- **To-do item**:
Pull out the caption text from each item and list it, leaving the pictures out of your answer.

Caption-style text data
_ _ _ _
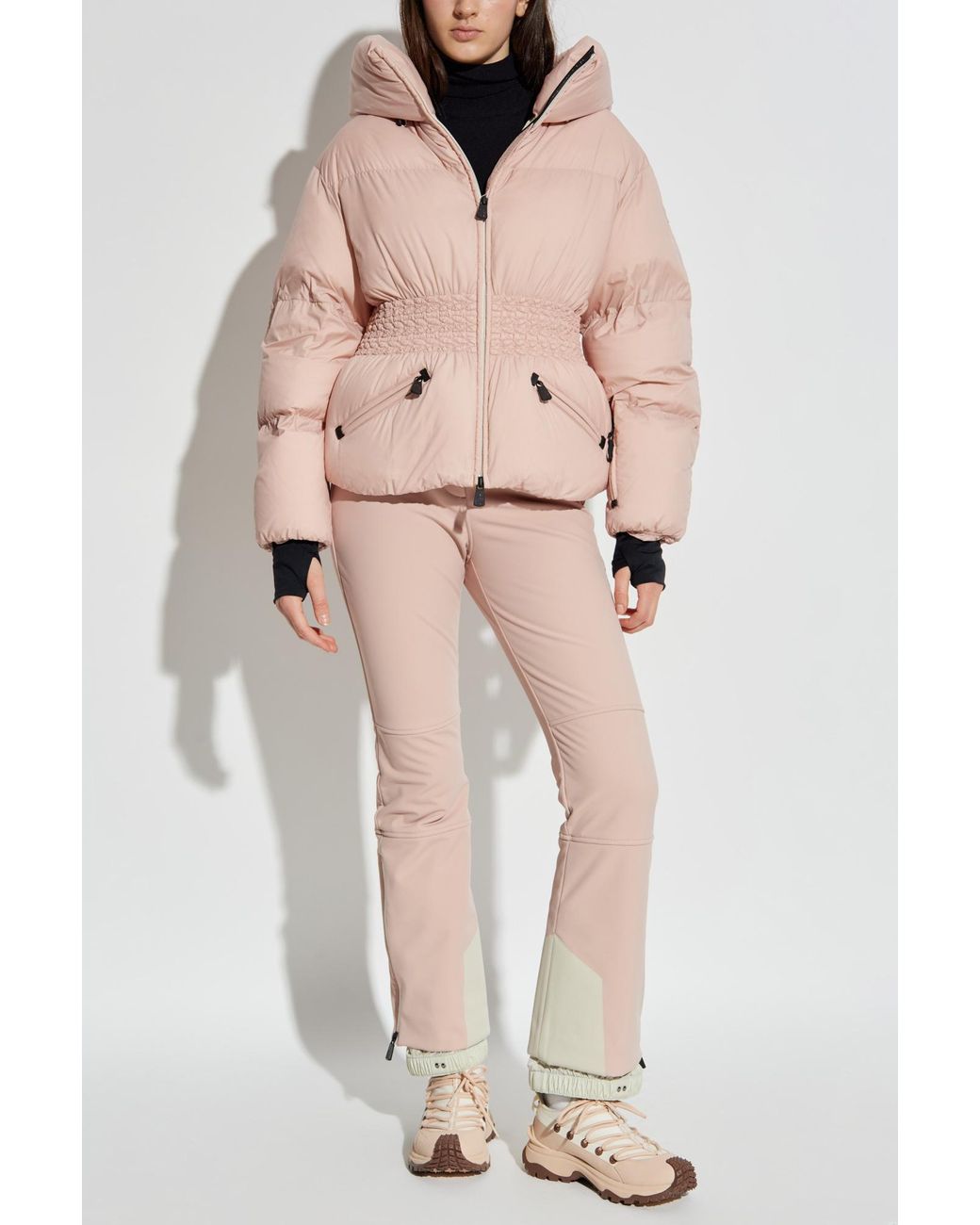 Moncler Pink Performance & Style
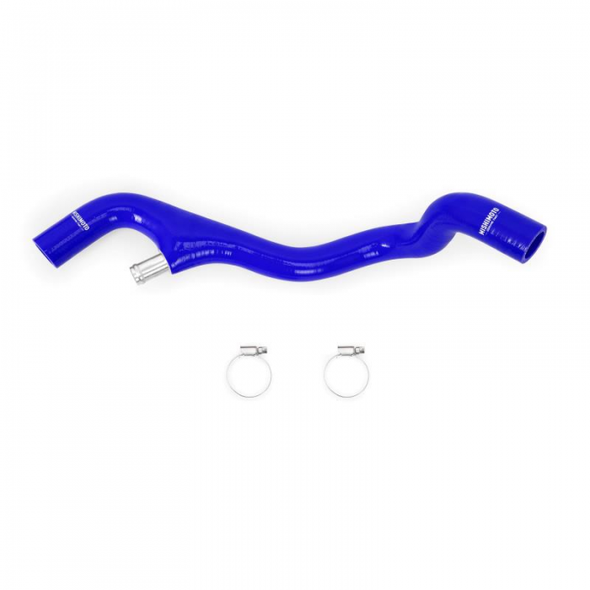 MISHIMOTO MMHOSE-F2D-05EBL  LOWER OVERFLOW HOSE - BLUE   2005-2007 POWERSTROKE 6.0L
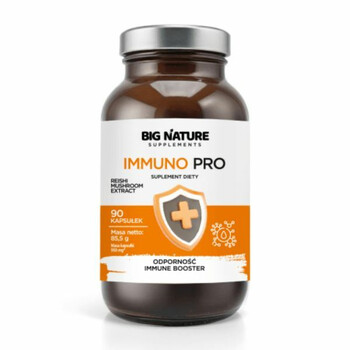 Big Nature | Kapsułki Immuno Pro 90 szt.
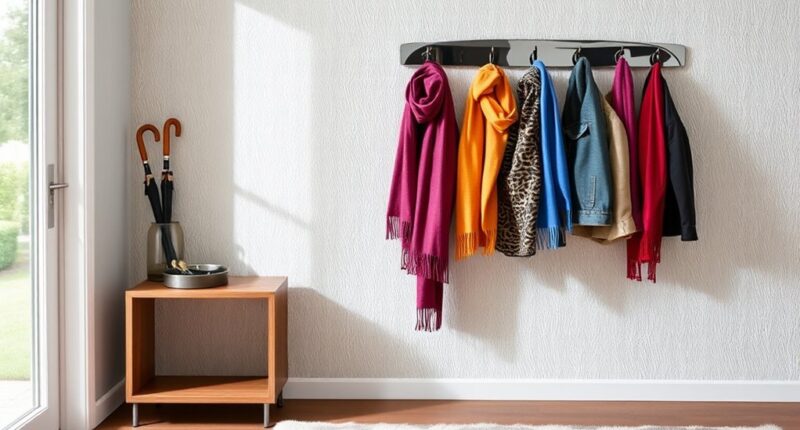 stylish functional coat racks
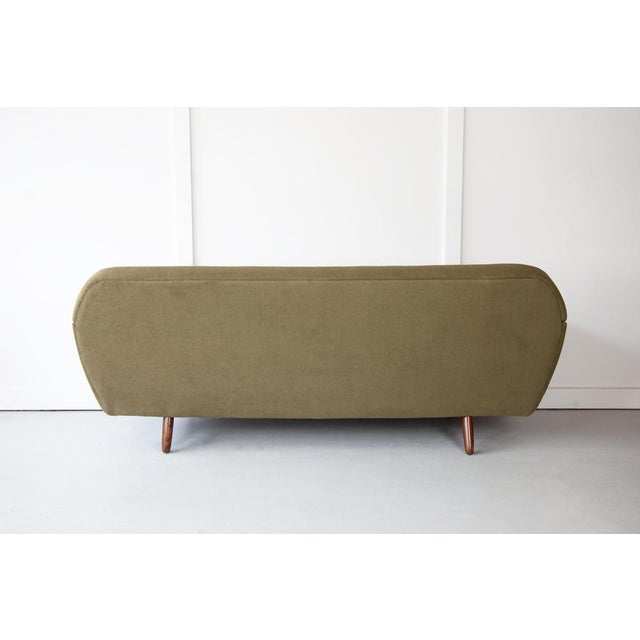 Vintage Danish Sofa in Fabric, 1960s For Sale - Image 6 of 8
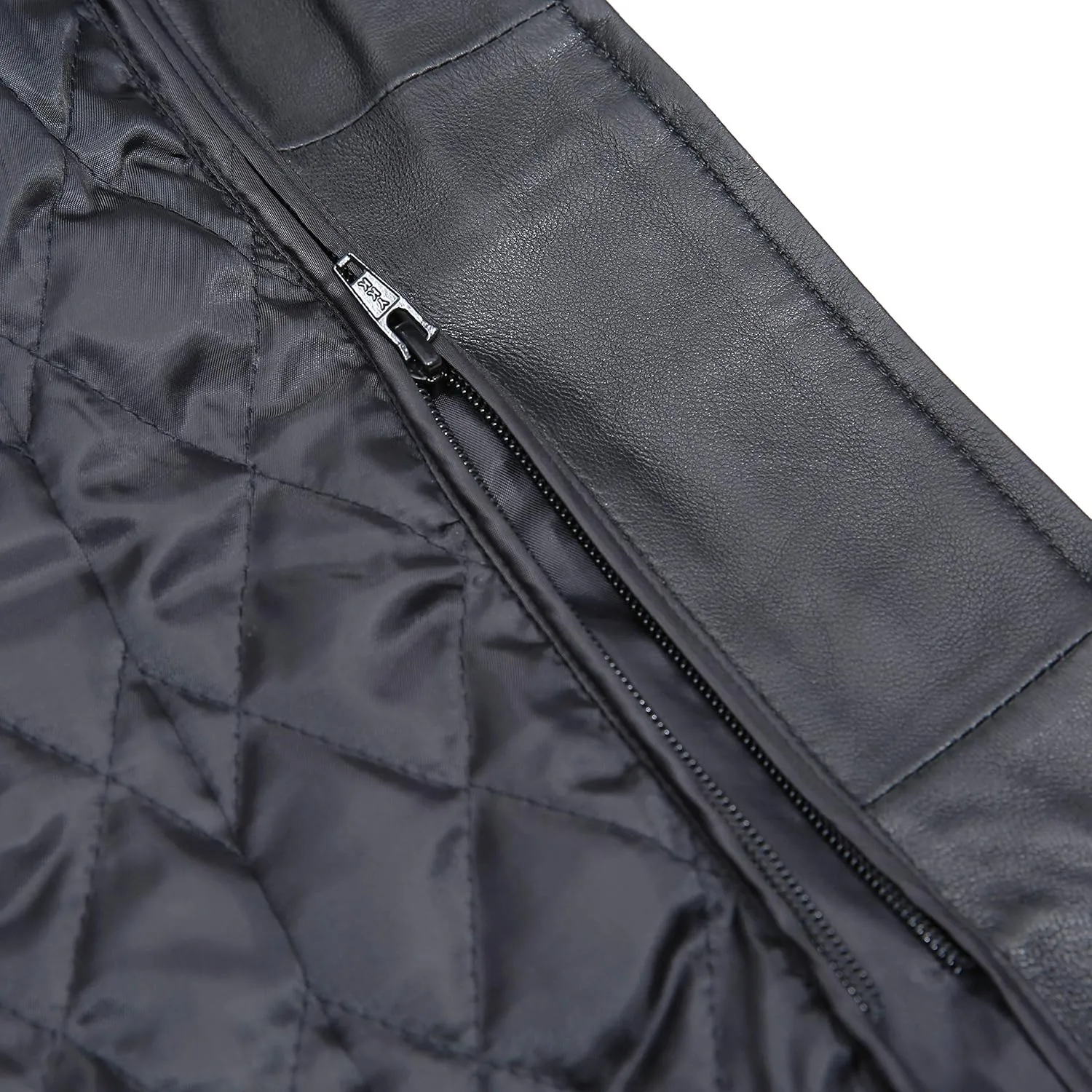 BGSD Women Zofia Lambskin Leather Jacket (Also available in Plus Size & Petite)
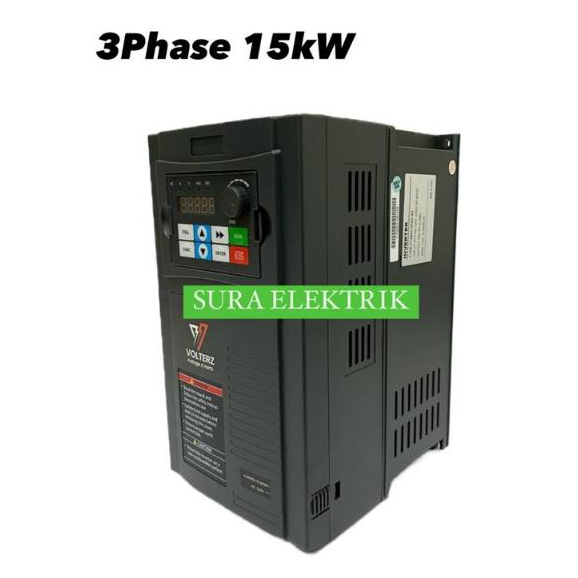 Jual Inverter VOLTERZ 15kW 3Phase 380V VTZ800-015G-T4 | Shopee Indonesia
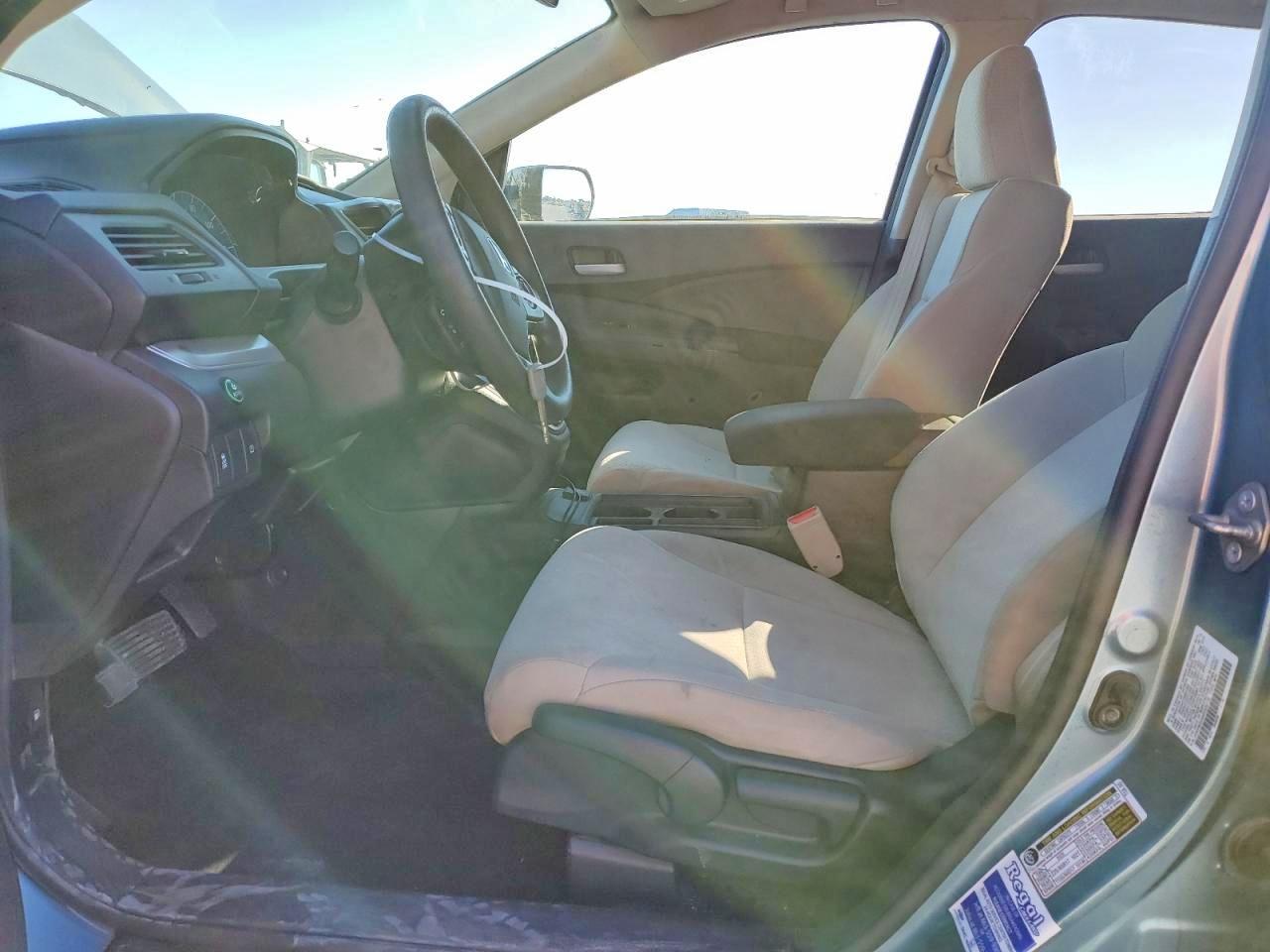 2016 HONDA CRV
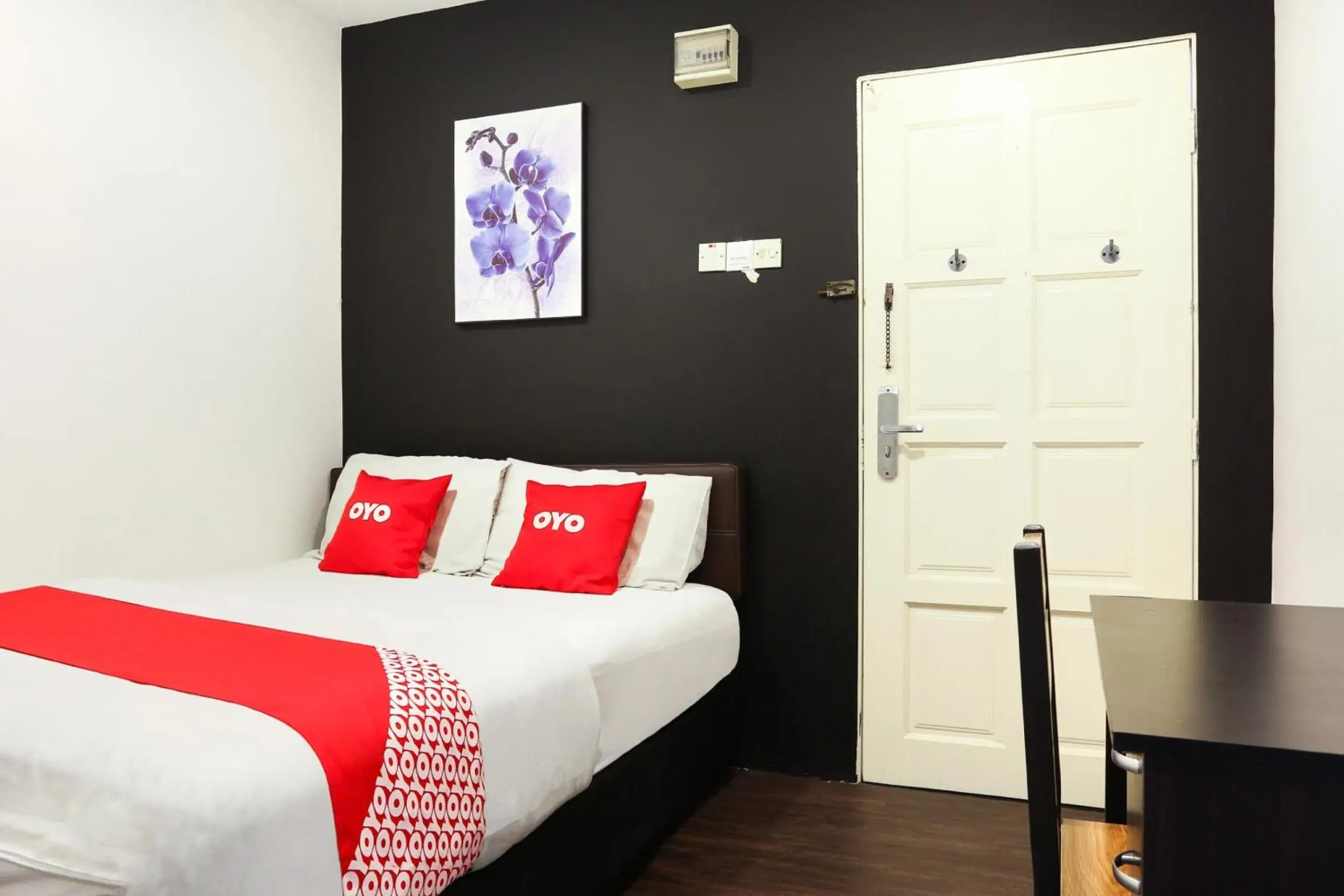 Bedroom, Bed in Hotel O Kl2f Rest & Go Bedroom, Bed in Hotel O Kl2f Rest & Go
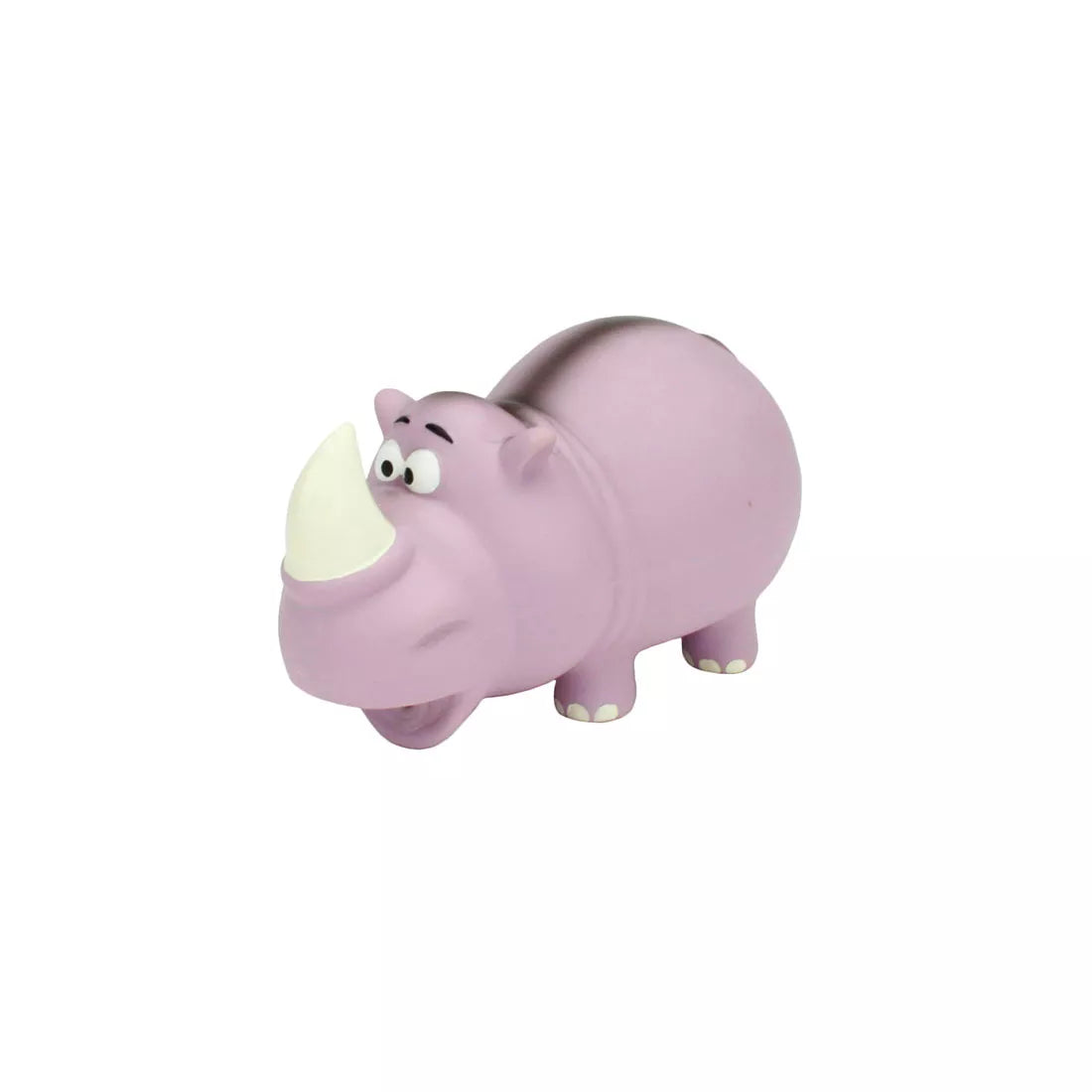 Rascals Latex Grunt Rhino Toy 6.5"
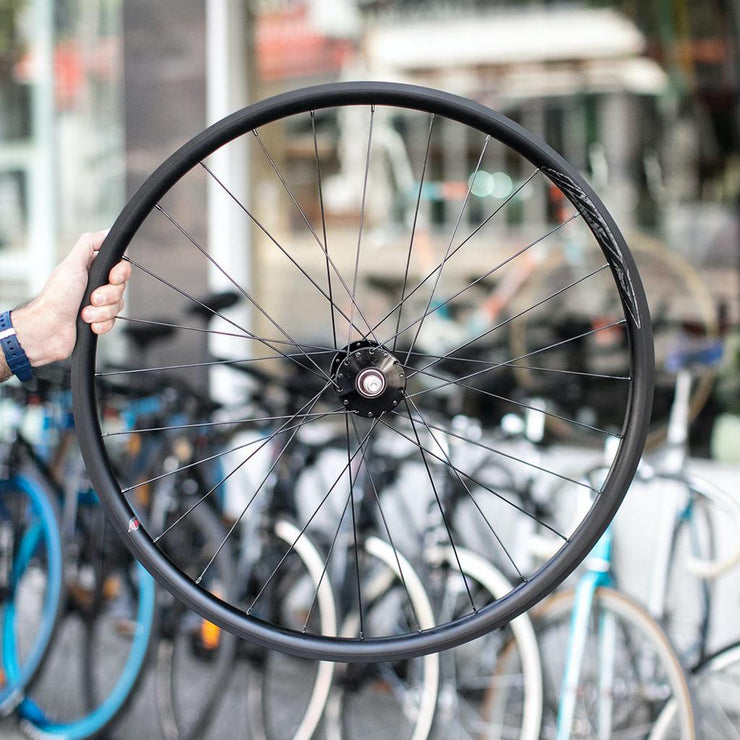 Velocity Quill 28H Track Wheelset - Phil Wood Hubs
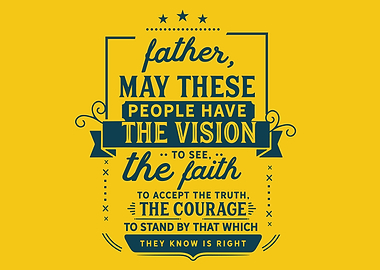 people have the vision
_ _ _ _
- **Answer section**:
 Moncler Pink Performance & Style
 MISHIMOTO MMHOSE-F2D-05EBL  LOWER OVERFLOW HOSE - BLUE   2005-2007 POWERSTROKE 6.0L
 Big Nature | Kapsułki Immuno Pro 90 szt.
 stylish functional coat racks
 Vintage Danish Sofa in Fabric, 1960s For Sale - Image 6 of 8
 BGSD Women Zofia Lambskin Leather Jacket (Also available in Plus Size & Petite)
 Jual Inverter VOLTERZ 15kW 3Phase 380V VTZ800-015G-T4 | Shopee Indonesia
 2016 HONDA CRV
 Bedroom, Bed in Hotel O Kl2f Rest & Go Bedroom, Bed in Hotel O Kl2f Rest & Go
 Rascals Latex Grunt Rhino Toy 6.5"
 Velocity Quill 28H Track Wheelset - Phil Wood Hubs
 people have the vision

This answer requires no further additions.